◆ **TUGAS 1**
Dari baris-baris data di bawah teks, ketik ulang persis bagian yang dimulai dengan baris berisi "Based on the" sampai baris paling akhir, kedua ujungnya ikut disertakan.

◆ **BAGIAN TEKS**
○ ○ ○ ○ ○

Meninjau Makam Sahabat Nabi Saad bin Abi Waqqas di Guangzhou dari Perspektif Sejarah
NU Online · Sabtu, 7 Juni 2025 | 13:00 WIB
Mishbahul Munir
Kolomnis
Tahun 2017 lalu, banyak media populer memberitakan pemugaran komplek makam paman Nabi Muhammad yang ada di Guangzhou, Cina. Makam ini dinisbatkan kepada seorang sahabat bernama Saad bin Abi Waqqas yang wafat pada tahun 674 M. Banyak masyarakat Muslim meyakini makam tersebut sebagai sahabat Nabi dan menziarahinya, baik lokal ataupun internasional.
Pemberitaan senada sebenarnya telah lama disampaikan oleh Dru Curtis Gladney, seorang antropolog Amerika, dalam bukunya Muslim Chinese (1991). Ia mengonfirmasi keberadaan makam suci ini di Pemakaman Lingshan, Kota Guangzhou. Menurut legenda masyarakat setempat, kedua tokoh tersebut dipercaya sebagai utusan Nabi Muhammad yang menetap hingga akhir hayat dan dimakamkan di tempat tersebut pada masa Dinasti Tang, sekitar abad ketujuh hingga kesepuluh Masehi.

○ ○ ○ ○ ○

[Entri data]
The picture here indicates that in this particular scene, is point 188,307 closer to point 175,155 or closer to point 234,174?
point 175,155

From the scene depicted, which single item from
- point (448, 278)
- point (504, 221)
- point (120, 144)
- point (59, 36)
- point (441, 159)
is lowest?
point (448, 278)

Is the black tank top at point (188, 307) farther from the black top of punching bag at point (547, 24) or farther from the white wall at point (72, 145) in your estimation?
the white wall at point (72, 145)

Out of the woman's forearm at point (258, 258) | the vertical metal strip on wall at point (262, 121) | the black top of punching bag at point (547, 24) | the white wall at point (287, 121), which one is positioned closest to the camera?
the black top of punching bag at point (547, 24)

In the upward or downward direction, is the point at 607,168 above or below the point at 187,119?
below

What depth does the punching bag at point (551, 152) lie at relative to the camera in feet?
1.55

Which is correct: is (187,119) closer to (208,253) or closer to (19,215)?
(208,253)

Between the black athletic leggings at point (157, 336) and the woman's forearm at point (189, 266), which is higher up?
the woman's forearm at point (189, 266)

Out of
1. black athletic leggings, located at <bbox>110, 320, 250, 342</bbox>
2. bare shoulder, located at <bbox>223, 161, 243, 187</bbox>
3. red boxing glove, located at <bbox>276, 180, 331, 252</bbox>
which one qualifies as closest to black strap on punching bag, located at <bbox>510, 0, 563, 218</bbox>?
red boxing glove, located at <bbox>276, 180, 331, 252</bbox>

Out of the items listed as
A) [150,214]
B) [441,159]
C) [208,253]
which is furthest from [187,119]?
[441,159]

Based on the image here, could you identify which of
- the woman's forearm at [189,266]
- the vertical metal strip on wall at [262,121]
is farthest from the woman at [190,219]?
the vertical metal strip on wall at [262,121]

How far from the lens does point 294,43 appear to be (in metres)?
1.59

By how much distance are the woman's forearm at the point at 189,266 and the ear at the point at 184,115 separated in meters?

○ ○ ○ ○ ○

◆ **TUGAS 2**
Tuliskan kembali persis bagian teks tentang makam Saad bin Abi Waqqas yang dimulai dengan kata-kata "Meninjau Makam Sahabat" dan diakhiri dengan "lokal ataupun internasional.".

◆ **JAWABAN TUGAS 1**
Based on the image here, could you identify which of
- the woman's forearm at [189,266]
- the vertical metal strip on wall at [262,121]
is farthest from the woman at [190,219]?
the vertical metal strip on wall at [262,121]

How far from the lens does point 294,43 appear to be (in metres)?
1.59

By how much distance are the woman's forearm at the point at 189,266 and the ear at the point at 184,115 separated in meters?

◆ **JAWABAN TUGAS 2**
Meninjau Makam Sahabat Nabi Saad bin Abi Waqqas di Guangzhou dari Perspektif Sejarah
NU Online · Sabtu, 7 Juni 2025 | 13:00 WIB
Mishbahul Munir
Kolomnis
Tahun 2017 lalu, banyak media populer memberitakan pemugaran komplek makam paman Nabi Muhammad yang ada di Guangzhou, Cina. Makam ini dinisbatkan kepada seorang sahabat bernama Saad bin Abi Waqqas yang wafat pada tahun 674 M. Banyak masyarakat Muslim meyakini makam tersebut sebagai sahabat Nabi dan menziarahinya, baik lokal ataupun internasional.